TGAC / KAT

The K-mer Analysis Toolkit (KAT) contains a number of tools that analyse and compare K-mer spectra.
http://www.earlham.ac.uk/kat-tools
GNU General Public License v3.0
200 stars 51 forks source link

Incorrect regions extracted from kat sect with -E flag #148

Open kdelwat opened 4 years ago

kdelwat commented 4 years ago

I have two FASTA files, 1 and 2:

> 1
AAAAAAAACTCTCAAAACCCCCAAA
> 2
CCCCCGGGGGCTCTCGGGGGGGGGGGGGGGG

With k = 5, I would expect two shared 5mers between these files: CTCTC and CCCCC.

I run KAT with the command: kat sect -E -m 5 -N 1.fa 2.fa and get the following kmer counts:

> 1
0 0 0 0 0 0 0 0 1 0 0 0 0 0 0 0 0 1 0 0 0

Indicating that the 5mers at positions 9 and 18 are shared - this is exactly what we would expect.
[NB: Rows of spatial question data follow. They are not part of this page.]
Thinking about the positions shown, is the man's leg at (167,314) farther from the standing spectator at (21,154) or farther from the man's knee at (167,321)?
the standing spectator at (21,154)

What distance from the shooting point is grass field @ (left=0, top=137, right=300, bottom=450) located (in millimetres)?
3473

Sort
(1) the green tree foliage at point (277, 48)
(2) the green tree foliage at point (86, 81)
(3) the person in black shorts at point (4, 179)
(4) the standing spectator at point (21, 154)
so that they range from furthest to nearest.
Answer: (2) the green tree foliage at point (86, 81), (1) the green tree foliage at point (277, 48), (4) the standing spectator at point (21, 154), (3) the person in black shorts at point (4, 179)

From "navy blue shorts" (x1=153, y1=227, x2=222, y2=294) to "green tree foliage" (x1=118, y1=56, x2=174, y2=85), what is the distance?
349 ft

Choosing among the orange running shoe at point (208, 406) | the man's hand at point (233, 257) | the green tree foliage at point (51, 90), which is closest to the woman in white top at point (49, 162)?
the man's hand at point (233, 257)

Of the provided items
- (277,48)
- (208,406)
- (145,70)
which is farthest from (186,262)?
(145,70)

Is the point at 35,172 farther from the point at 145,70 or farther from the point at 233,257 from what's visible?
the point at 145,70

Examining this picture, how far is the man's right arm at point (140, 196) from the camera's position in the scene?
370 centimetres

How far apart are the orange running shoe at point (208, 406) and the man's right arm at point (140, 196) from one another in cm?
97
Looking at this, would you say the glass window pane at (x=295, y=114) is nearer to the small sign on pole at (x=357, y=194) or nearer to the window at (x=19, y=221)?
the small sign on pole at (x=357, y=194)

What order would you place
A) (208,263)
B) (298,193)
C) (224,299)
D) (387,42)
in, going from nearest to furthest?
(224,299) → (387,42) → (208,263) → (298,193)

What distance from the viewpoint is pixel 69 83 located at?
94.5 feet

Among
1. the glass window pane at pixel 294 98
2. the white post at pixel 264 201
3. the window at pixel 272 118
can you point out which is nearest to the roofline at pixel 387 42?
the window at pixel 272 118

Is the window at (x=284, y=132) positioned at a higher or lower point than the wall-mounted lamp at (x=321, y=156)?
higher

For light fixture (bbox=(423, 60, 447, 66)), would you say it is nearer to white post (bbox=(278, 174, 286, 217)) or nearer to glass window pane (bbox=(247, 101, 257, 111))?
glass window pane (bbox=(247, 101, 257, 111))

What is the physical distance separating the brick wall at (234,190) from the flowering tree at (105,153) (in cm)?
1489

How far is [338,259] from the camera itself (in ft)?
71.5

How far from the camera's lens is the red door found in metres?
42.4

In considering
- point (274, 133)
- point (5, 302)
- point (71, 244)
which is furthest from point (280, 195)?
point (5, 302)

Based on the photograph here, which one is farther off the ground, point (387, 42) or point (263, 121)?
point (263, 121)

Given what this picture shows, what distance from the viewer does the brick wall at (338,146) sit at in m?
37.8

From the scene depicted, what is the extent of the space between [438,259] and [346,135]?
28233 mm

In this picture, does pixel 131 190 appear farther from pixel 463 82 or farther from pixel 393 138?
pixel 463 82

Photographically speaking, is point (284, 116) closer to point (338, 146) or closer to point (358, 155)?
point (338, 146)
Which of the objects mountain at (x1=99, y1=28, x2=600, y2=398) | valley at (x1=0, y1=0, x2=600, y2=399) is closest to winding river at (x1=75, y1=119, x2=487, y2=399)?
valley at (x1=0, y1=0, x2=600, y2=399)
I also provided the -E flag to KAT which extracts non-repetitive regions (count = 1) to a separate FASTA file:

> 1___region:1_length:4_pos:9:13_cov:1-2
CCTC
> 1___region:2_length:4_pos:18:22_cov:1-2
CCCC

Here, the positions of the shared 5mers are correct, but the length and sequences are incorrect.